◆ TEXT SEGMENT ◆
Sandy’s Analysis: In a nutshell, your profile is what I call silver and not gold, every aspect of it. The GMAT is 700. That’s okay but it’s not great. The GPA is 3.6 which is good, but not gold. The schoolings is good but it’s not Amherst or Williams which would be considered near Ivy. So for better or worse, every aspect of this profile is silver, not gold.

Then, you did two years at Teach for America which is a gold substitute. And then you switched over to a healthcare tech firm that sends candidates to Top ten schools. I wish I knew the name of the firm and its size. I suspect the firm is silver, too, and you seem to understand that in the school’s on your target list which has only one M7 MBA program, Columbia Business School. Healthcare tech is a booming field but it could mean a lot of things.

Your long-term goal is educational technology which is a good goal. So you were at TFA, a goody-goody gig which means you put up with it and you got added value of it by staying two years. Then, you went to healthcare and learned about the intersection of a good thing in technology and health. Switching to education tech makes sense. But your short-term goal of non-profit consulting doesn’t line up. Your short-term goal should be to work for an edtech company. Or, if you want a consulting perspective, you should say you want to work for an education consulting company.

That lines up more cleanly for business school admissions. Instead of the golden road to your goal, you’ve created the silver road once again. It’s a small thing but you could sharpen this up by saying you want to work for an educational consulting company, particularly one that helps schools adapt leading technology, with a long-term goal of becoming a leader in the educational consulting business or for a edtech company and then you should cite a few examples. It just makes you sound serious, given your background.

◆ GIVEN ENTRIES ◆
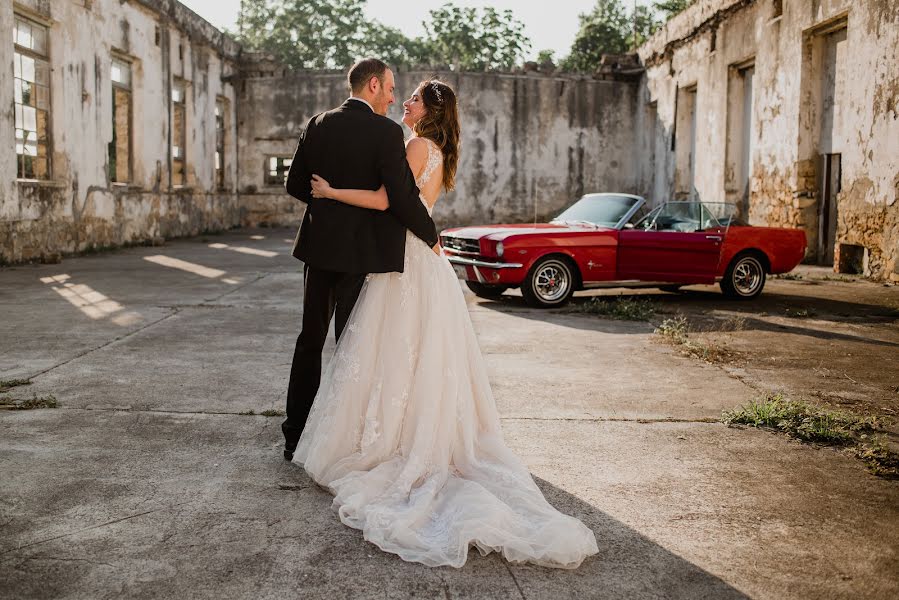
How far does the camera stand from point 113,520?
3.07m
---
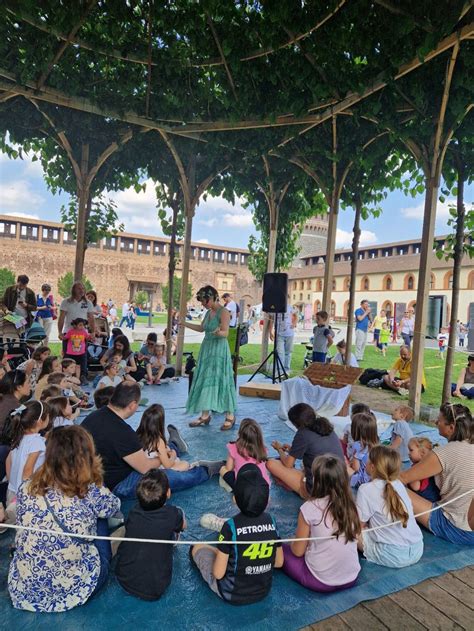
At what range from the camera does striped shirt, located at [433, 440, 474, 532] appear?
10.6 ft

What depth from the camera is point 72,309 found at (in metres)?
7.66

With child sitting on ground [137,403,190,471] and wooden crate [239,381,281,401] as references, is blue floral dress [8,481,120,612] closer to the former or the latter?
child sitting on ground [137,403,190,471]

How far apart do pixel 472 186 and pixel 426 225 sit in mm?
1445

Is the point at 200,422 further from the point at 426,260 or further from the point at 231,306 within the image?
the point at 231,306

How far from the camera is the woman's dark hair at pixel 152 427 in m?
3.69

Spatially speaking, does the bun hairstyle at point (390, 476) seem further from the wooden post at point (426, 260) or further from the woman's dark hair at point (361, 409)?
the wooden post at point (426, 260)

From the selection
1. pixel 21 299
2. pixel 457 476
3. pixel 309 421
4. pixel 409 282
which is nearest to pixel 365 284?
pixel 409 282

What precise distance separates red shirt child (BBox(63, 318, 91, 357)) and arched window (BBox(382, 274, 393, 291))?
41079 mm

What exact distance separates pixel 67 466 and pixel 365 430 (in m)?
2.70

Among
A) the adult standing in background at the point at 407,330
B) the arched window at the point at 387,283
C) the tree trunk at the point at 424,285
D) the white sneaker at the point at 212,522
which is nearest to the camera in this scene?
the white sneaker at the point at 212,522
...
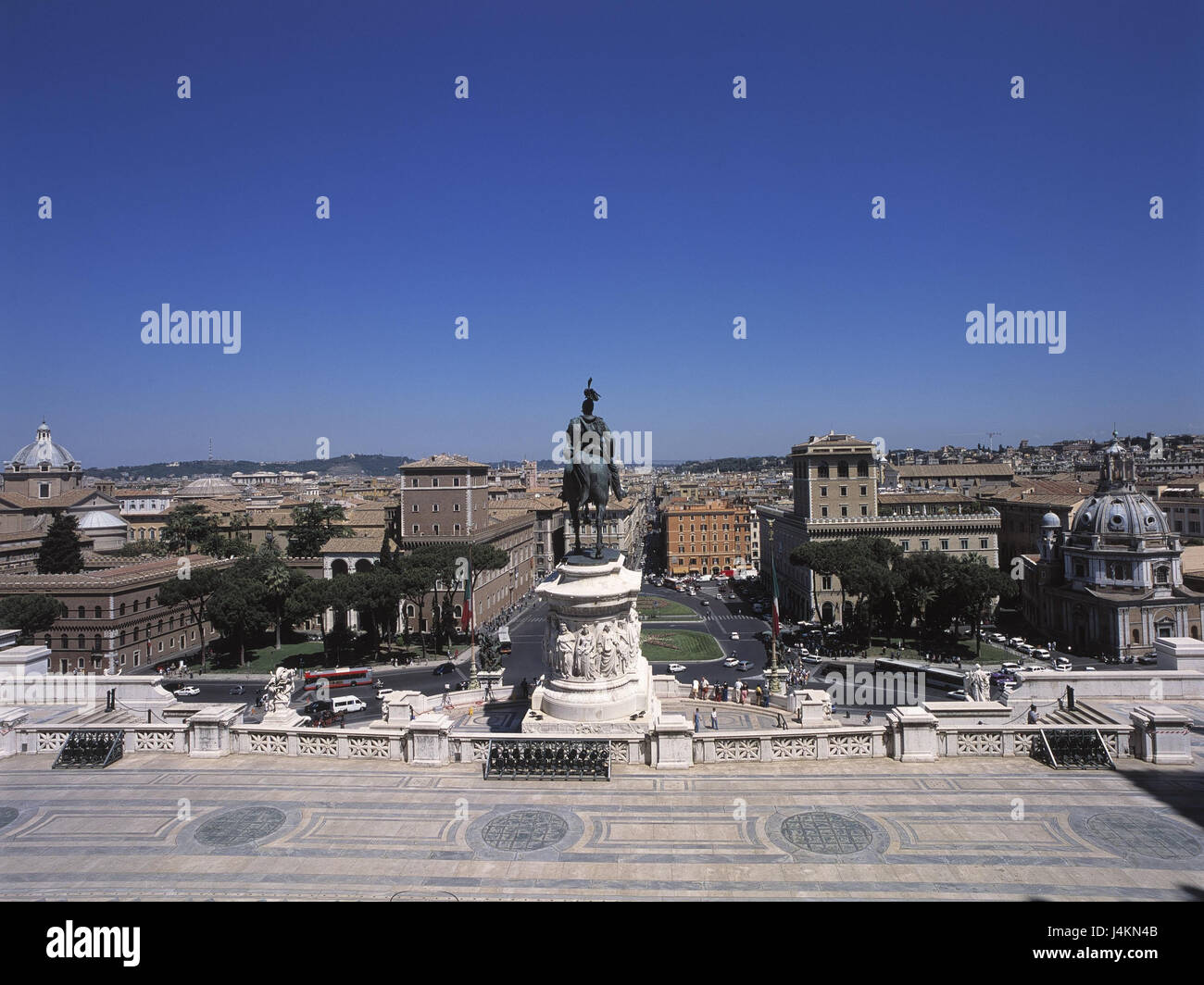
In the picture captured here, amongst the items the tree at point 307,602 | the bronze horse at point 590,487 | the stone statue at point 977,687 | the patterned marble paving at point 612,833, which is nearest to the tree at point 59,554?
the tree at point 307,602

◆ TASK BRIEF ◆
Can you copy the passage of the MBA profile analysis above between "That lines up" and "given your background.", inclusive?

◆ EXPECTED ANSWER ◆
That lines up more cleanly for business school admissions. Instead of the golden road to your goal, you’ve created the silver road once again. It’s a small thing but you could sharpen this up by saying you want to work for an educational consulting company, particularly one that helps schools adapt leading technology, with a long-term goal of becoming a leader in the educational consulting business or for a edtech company and then you should cite a few examples. It just makes you sound serious, given your background.